Рулевой старшина Попелюшко двигал штурвал с такой осторожностью, с какой химики передвигают реторты с гремучей ртутью. Семь лет человек отстоял за рулем крейсера, и стал не рулевым, а… ювелиром! Читатель, подумай сам: ведь «Баян» трещал в огне, весь закутанный дымом, Попелюшко вел крейсер через канал и не видел канала. Вслепую вел крейсер и штурман Ухов…
– Молодец, – сказал Ухов рулевому. – Держи пока прямо.
«Баян» словно катился по незримым рельсам высокого мастерства. Винты крейсера работали, как мешалки в квашне с жидким тестом. Упорство машин вращало их в бурой жидкости грунта, – и крейсер медленно, но упрямо полз, полз, полз…
К жизни! В Балтику! В революцию!
Однажды сели.
– Кажется, прочно…
И сколько было людей на палубе, все свесились за борт.
Корма «Баяна» отбрасывала назад каскады взбаламученной грязи. В дыму неистово содрогался горячий от огня корпус крейсера. За борт швырнули спасательный круг, и он долго стоял на одном месте. Потом вдруг его понесло назад.
– Взяли! – раздались крики. – Ура нашему штурману… Канал уже кончался. «Баян» был спасен.
– «Славы» же нам не спасти, – сказал Бахирев и позвал сигнального старшину: – Передай отмашкою на Антонова: сесть на грунт в канале и взорваться!
* * *
Корабли – как и люди. Рождением своим приносят радость и поселяют в сердце печаль своей гибелью. Редко они доживают свой век на почетном приколе гаваней, словно на заслуженной пенсии, – чаще их поглощает огонь или пучина.

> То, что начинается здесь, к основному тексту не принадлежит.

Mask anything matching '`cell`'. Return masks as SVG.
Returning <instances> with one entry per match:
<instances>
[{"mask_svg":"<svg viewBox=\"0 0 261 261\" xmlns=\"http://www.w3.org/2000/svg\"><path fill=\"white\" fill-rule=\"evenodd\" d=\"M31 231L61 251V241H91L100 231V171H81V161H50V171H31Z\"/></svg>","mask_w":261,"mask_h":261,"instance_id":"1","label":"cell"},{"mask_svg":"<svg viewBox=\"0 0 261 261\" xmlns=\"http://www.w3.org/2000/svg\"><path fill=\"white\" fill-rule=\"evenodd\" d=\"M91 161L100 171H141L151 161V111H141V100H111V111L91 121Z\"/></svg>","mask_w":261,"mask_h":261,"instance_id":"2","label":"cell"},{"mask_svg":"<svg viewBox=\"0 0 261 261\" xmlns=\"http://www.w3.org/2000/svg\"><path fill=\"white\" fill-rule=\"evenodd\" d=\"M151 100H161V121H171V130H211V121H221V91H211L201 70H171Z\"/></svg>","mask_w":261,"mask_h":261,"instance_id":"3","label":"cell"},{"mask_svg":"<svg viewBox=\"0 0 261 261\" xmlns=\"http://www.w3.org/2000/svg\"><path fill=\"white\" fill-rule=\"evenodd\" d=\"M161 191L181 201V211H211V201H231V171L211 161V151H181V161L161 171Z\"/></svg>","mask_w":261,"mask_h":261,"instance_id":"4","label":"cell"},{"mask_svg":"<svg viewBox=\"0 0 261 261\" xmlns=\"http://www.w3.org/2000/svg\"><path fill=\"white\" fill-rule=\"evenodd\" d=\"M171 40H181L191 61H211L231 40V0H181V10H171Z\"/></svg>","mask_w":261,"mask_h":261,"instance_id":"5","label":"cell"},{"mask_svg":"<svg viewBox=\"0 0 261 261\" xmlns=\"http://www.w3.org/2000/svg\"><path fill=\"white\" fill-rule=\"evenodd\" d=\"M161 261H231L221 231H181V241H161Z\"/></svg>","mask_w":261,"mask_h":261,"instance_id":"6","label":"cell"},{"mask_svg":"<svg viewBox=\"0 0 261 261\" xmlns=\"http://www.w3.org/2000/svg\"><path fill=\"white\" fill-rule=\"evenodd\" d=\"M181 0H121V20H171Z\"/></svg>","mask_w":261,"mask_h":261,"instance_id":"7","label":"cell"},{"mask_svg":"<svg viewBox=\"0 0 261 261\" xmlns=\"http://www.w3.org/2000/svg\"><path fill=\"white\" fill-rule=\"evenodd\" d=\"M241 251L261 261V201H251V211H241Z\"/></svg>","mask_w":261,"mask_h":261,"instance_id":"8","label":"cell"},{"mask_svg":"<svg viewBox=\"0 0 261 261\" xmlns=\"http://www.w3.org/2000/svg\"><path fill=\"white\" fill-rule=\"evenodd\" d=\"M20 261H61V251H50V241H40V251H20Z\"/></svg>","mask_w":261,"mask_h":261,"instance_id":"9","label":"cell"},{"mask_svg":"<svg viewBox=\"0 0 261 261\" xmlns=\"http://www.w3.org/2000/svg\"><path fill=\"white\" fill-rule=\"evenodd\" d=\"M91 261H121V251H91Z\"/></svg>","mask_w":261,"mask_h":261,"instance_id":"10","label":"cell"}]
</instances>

Рождение кораблей всегда торжественно. Подобно плоду, созревающему в потемках материнского лона, зреют корабли в жестких конструкциях заводских эллингов. От киля (от спинного хребта) начинается их тревожная жизнь. «Слава» тоже, еще младенцем, долго кормилась от груди России, лежа на железных пеленках стапелей. Потом линкор столкнули с берега – и Нева, как ласковая повитуха, обмыла ее в своих прохладных водах. Сколько было высказано надежд и тостов, сколько разбито бутылок с шампанским!..
Рожденная в 1903 году, «Слава» умирала в 1917 году.
Краток век корабельный, а сколько прожито…
* * *
Карпенко очнулся и увидел, как проносит над ним задымленные флотом облака. Лейтенант лежал на рельсах эсминца, а вокруг стонали, хрипели и бились в агонии сваленные на палубу люди.
– Где я? – спросил он, силясь подняться с рельсов.
– Мы уже на «Эмире Бухарском»…
Гриша перевел взгляд и увидел врача со «Славы» – Лепина; два матроса по-прежнему держали его на своих руках, а врач на весу бинтовал руку сигнального юнги Скрипова… Облака летели стремительно, низко лежащие над водой. «Эмир Бухарский», выгодно используя волну, шел на килевой качке, чтобы не вынесло за борт раненых. Левее него, размашисто рассекая воду, проходил «Туркменец Ставропольский», а мористее угадывался силуэт «Донского казака». По каналу тащились на отходе минзаги. Карпенко заметил, как из-под кормы «Припяти» торопливо выпадали в море круглые молчаливые уродцы – новорожденные мины. Стало ясно: враг не пройдет.